Tullow Oil has issued a statement in advance of the Group's Annual General Meeting (AGM).
Ian Perks, Chief Executive Officer of Tullow, commented:
'Tullow has performed strongly since the outset of 2026, marked by significant delivery across the business. Our drilling campaign in Ghana continues to progress well with encouraging results to date reinforcing our growing confidence in delivering production at the higher end of our guidance range, reflecting our disciplined execution and focus on high operational performance.
'With group production at the higher end of guidance and our significant leverage to the oil price, including year to date realisations ahead of expectations, we remain well placed to generate significant free cash flow in 2026 and beyond. Supported by a stable platform and strong momentum, we remain focused on executing our growth strategy to realise the full potential of our assets in Ghana and deliver value for all stakeholders.'
Operational update
- Group working interest production from January to May 2026 was 43.1 kboepd, including 7.3 kboepd of gas production, supporting the expectation of being at the higher end of the previously announced 2026 range of 34-42 kboepd.
- The drill schedule for 2026 remains unchanged, with the third of six Jubilee wells (J76-P) expected onstream this week. Logging results of the well are supportive of a strong production well.

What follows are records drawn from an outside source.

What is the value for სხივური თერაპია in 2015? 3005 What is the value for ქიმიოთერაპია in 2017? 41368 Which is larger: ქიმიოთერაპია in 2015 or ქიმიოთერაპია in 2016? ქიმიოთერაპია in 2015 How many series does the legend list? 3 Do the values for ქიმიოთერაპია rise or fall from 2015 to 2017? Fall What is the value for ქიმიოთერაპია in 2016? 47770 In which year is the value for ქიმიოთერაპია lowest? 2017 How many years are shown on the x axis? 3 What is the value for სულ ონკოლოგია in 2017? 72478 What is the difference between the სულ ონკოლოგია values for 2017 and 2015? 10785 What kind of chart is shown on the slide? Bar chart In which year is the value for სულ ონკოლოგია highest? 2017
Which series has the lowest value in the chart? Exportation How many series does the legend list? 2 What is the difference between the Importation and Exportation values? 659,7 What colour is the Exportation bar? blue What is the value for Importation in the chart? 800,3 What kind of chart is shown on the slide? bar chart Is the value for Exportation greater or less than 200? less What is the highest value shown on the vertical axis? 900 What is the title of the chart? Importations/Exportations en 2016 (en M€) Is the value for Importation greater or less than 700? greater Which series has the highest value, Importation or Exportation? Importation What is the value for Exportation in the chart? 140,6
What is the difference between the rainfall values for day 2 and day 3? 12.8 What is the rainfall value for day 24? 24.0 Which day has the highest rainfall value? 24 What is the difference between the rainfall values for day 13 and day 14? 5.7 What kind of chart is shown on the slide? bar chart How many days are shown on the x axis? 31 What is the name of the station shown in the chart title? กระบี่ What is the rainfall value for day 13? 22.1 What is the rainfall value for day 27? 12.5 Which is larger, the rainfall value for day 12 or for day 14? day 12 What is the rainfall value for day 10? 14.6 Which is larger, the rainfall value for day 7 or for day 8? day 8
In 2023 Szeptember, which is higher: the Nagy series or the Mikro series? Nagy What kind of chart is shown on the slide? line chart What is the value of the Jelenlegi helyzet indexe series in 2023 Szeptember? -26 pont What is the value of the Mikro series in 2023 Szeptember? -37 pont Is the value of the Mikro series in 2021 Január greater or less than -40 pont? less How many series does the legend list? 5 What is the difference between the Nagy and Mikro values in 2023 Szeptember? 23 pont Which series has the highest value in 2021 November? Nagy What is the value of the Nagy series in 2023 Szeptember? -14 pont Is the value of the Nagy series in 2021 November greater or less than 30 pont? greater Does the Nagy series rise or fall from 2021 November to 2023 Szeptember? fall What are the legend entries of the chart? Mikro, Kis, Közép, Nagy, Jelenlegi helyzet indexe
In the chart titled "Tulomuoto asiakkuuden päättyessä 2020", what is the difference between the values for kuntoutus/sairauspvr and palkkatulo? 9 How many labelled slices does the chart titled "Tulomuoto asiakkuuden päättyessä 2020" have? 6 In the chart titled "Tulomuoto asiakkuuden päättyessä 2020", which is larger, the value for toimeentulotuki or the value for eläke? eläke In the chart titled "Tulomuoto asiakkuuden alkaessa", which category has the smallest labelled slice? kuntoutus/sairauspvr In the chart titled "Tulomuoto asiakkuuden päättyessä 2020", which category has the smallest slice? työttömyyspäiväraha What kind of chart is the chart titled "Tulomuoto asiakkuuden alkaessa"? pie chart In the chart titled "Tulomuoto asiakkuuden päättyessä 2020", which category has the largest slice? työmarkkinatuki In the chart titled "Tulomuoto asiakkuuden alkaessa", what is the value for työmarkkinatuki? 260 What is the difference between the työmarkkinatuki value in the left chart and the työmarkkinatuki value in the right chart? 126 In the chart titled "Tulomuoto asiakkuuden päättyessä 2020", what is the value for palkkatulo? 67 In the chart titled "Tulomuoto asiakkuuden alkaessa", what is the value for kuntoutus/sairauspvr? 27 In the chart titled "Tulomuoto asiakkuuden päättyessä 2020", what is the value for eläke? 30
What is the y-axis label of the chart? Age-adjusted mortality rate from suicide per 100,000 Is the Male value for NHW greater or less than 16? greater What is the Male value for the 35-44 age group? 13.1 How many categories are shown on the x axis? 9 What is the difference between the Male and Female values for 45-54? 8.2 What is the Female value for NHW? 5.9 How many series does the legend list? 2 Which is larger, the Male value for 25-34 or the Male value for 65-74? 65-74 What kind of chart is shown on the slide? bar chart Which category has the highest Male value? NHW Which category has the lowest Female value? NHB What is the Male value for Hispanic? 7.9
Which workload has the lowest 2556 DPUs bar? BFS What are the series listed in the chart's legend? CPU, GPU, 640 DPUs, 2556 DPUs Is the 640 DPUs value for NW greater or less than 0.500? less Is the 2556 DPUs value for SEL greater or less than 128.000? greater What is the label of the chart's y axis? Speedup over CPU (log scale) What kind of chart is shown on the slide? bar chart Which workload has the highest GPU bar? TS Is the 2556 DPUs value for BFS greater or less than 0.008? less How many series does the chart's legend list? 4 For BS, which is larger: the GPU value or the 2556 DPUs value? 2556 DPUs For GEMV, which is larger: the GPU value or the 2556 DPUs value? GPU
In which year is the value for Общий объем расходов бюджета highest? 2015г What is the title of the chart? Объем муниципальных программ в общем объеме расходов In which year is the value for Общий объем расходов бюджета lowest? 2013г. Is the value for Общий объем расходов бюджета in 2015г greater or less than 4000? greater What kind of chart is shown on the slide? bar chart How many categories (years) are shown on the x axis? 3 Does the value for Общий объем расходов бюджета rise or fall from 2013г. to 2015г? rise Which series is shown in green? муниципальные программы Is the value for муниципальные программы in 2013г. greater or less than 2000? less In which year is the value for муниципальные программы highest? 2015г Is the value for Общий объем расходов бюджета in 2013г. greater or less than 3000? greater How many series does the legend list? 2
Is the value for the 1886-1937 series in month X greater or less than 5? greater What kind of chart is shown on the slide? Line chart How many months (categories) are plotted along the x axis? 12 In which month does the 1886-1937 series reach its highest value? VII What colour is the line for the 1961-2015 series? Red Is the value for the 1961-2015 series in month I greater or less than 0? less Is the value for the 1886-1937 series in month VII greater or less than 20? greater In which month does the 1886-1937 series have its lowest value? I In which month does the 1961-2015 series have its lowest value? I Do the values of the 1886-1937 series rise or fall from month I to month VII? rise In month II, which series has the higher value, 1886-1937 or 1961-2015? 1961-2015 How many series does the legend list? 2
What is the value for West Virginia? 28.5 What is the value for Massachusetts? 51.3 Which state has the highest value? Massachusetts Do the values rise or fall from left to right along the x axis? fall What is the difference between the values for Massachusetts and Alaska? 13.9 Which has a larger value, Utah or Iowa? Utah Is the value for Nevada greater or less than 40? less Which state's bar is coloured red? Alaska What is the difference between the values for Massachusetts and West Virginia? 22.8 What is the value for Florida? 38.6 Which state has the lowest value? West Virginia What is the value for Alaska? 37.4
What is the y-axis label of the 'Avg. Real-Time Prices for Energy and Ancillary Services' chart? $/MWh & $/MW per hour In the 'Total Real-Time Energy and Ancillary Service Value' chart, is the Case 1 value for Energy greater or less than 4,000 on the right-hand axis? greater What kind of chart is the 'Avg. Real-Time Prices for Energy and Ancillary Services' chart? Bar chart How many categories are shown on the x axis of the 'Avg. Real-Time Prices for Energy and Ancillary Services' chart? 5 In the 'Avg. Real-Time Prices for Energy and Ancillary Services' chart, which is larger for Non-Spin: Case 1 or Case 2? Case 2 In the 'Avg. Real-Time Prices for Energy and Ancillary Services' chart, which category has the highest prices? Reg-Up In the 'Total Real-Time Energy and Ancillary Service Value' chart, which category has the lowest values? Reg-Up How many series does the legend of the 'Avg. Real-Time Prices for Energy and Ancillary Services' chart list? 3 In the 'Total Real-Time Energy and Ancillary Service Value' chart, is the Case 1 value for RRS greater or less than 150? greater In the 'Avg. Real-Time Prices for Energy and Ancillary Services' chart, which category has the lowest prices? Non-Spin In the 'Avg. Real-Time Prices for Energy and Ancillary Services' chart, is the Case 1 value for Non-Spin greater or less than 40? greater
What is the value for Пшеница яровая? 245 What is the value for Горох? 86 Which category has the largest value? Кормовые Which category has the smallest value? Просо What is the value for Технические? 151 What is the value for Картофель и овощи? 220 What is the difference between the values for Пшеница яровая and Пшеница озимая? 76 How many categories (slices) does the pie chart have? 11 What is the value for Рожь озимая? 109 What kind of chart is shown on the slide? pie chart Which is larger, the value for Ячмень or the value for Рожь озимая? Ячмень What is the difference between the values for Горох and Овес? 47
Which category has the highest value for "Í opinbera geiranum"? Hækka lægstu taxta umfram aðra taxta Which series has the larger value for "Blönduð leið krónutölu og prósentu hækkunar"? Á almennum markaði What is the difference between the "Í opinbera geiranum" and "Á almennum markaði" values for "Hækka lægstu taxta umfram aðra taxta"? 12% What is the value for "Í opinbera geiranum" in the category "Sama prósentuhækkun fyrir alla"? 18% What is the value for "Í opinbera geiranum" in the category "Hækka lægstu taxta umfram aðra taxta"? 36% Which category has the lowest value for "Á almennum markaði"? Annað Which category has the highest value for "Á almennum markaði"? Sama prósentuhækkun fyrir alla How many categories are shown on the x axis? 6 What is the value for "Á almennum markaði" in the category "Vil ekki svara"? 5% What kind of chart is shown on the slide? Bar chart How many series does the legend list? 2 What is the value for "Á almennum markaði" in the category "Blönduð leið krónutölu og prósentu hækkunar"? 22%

- The remaining two producer wells (J77-P and J50-P) are expected onstream in June and July, with the final well (water injection) due onstream in September.
- The outstanding operational uptime performance in the first quarter of 2026 continued in April and May, with facility uptime across both Jubilee and TEN FPSOs averaging more than 99% for January to May.
- Greater Jubilee Plan of Further Development has been approved by the Minister of Energy, which confirms support for further drilling of up to 20 wells in Jubilee after the end of the current campaign.
Financial update
- 2026 free cash flow guidance remains $70-175 million at $70-100/bbl. This range is expected to grow to $110-230 million if an additional cargo can be delivered in December 2026.
- Average pre-hedge oil price realisations for five cargos, from January to May, of c.$96/bbl (c.$87/bbl post-hedge), with Tullow's May Jubilee cargo achieving $119/bbl.
- Commodity hedge portfolio protecting 60% downside whilst retaining access to 60% upside in 2026.
- Group capital expenditure and decommissioning spend guidance for 2026 remains unchanged at c.$200 million and c.$25 million.